(Document text):
********

An evidence-based examination of why the proposed Tax Allocation District #1 Redevelopment Plan may not serve Porterdale's best interests
The Revenue Diversion Problem
The draft plan proposes capturing future growth in property taxes within the 396.5-acre Tax Allocation District and placing those funds into a special account rather than flowing to the city, county, or school system. This represents a massive diversion of public revenue.
The Cedar Shoals development alone could generate approximately $142.9 million in municipal and county property taxes over 30 years. However, the plan reveals that only $925,000 of this amount would continue flowing to general funds. The remaining balance—over $141 million—would be diverted to the TAD special fund to reimburse developers and pay for infrastructure.
Effectively, Porterdale would be surrendering decades of tax growth in exchange for uncertain future benefits. This arrangement prioritizes private development reimbursement over essential public services including police, fire protection, parks, and educational facilities.

********

(Collected material):
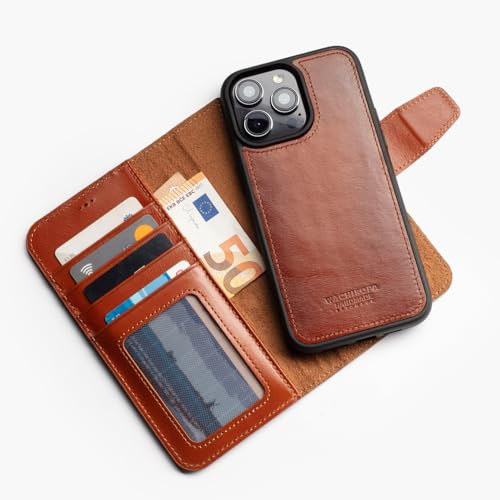 WACHIKOPA Leder Handyhülle kompatibel mit iPhone 15 Pro Max, Handgefertigtes Wallet Case mit Kartenfächern, Magnetverschluss, Standfunktion, Schutzcover (British)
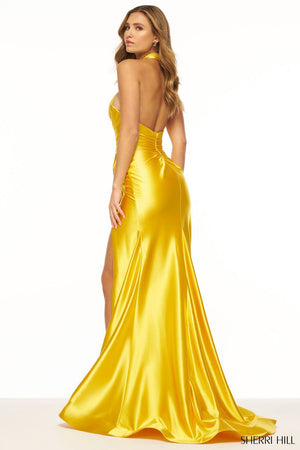 Sherri Hill 56259 prom dress images.  Sherri Hill 56259 is available in these colors: Yellow, Black, Fuchsia, Ivory, Moss, Navy, Orange, Red, Peacock, Rose Gold, Silver.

********

Repeat the stretch from "The Cedar Shoals" through "pay for infrastructure." in the text on Porterdale's tax allocation district, swapping "developers" for "builders".

The Cedar Shoals development alone could generate approximately $142.9 million in municipal and county property taxes over 30 years. However, the plan reveals that only $925,000 of this amount would continue flowing to general funds. The remaining balance—over $141 million—would be diverted to the TAD special fund to reimburse builders and pay for infrastructure.